Evidence for the expression of radiation-induced potentially lethal damage being a p53-dependent process.

ABSTRACT

PURPOSE: To test the hypothesis that the expression of potentially lethal damage (PLD) is a p53-dependent process. MATERIALS AND METHODS: Previously reported data on radiation sensitivity, DNA double-strand break rejoining, PLD expression and repair (PLDR) were analyzed for a group of 12 human tumor cell lines and three human diploid fibroblast cell lines. Seven of these cell lines had normal p53 gene expression while the other eight were functionally p53-deficient. None of the cell lines was sensitive to radiation-induced apoptosis.
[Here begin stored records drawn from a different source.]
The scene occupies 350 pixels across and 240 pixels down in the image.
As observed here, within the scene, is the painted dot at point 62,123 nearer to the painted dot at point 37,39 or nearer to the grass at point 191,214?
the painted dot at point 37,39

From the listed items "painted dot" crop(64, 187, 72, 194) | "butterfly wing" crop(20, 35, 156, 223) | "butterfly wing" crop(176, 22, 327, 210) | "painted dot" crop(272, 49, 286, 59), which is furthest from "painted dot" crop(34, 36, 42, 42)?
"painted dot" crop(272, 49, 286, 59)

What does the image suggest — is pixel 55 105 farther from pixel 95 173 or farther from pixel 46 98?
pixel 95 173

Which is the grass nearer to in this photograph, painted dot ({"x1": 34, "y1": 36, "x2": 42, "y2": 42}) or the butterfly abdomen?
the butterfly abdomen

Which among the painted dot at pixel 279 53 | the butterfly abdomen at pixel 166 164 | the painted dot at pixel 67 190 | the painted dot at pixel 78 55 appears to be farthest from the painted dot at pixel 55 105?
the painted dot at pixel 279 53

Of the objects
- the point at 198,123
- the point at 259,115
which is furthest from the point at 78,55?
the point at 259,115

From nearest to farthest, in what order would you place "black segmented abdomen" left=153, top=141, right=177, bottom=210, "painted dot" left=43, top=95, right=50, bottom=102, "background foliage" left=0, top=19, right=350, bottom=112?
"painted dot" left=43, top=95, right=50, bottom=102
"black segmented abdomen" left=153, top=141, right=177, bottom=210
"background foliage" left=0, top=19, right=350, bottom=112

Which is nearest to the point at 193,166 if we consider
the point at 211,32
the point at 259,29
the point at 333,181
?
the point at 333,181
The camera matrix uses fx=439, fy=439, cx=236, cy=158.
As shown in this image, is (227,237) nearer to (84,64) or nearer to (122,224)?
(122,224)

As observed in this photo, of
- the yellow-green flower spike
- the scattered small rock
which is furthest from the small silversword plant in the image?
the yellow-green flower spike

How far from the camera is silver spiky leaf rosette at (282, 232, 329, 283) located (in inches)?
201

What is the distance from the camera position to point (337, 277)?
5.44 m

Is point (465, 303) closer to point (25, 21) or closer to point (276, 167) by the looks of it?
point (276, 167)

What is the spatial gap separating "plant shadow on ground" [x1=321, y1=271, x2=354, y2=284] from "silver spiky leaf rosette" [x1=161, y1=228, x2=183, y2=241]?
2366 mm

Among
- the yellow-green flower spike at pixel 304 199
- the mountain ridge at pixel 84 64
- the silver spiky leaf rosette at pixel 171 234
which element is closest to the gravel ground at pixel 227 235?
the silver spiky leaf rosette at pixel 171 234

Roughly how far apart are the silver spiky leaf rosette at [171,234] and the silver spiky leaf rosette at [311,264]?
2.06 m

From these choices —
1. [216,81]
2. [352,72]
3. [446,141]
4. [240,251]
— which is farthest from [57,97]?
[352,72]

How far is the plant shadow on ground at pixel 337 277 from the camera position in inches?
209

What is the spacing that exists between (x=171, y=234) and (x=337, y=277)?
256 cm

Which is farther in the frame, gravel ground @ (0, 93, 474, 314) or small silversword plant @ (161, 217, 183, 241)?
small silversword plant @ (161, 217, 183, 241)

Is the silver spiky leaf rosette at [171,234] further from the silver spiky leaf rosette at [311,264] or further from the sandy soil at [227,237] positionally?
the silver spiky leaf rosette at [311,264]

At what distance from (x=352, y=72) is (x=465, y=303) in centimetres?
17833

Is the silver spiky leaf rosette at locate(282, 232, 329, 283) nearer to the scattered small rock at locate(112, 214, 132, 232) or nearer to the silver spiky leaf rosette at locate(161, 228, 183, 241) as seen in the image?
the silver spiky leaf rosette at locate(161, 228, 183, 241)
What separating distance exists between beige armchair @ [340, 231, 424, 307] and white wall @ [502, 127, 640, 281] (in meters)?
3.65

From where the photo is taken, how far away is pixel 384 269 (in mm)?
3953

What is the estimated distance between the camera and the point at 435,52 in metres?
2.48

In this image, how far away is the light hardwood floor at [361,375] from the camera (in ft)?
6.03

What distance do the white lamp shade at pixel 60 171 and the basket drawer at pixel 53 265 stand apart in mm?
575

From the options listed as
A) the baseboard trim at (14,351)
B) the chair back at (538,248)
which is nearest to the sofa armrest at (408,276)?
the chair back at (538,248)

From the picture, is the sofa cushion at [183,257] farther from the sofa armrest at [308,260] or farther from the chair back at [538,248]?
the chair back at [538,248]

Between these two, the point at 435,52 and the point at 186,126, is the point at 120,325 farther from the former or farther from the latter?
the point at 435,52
RESULTS: Cell lines with a normal p53 expression were more sensitive to radiation, but only when sensitivity was measured in plateau-phase cultures under conditions where PLDR was minimized. Mutation or functional inactivation of p53 by HPV E6-transformation led to a more radioresistant phenotype under these conditions as well as a significant reduction in PLDR. PLDR was inversely proportional to the percentage of radiation-induced DNA double-strand breaks rejoined in 1 h in the p53 normal cell lines. CONCLUSIONS: These results suggest that the expression of PLD is primarily a p53-dependent process. In the absence of functional p53 gene expression, the effects of PLD are minimized. These observations help clarify the role of p53 in tumor response to radiation therapy because they suggest that the effects of alterations in p53 are highly dependent on the microenvironment of the tumor, i.e. whether conditions allow for PLDR.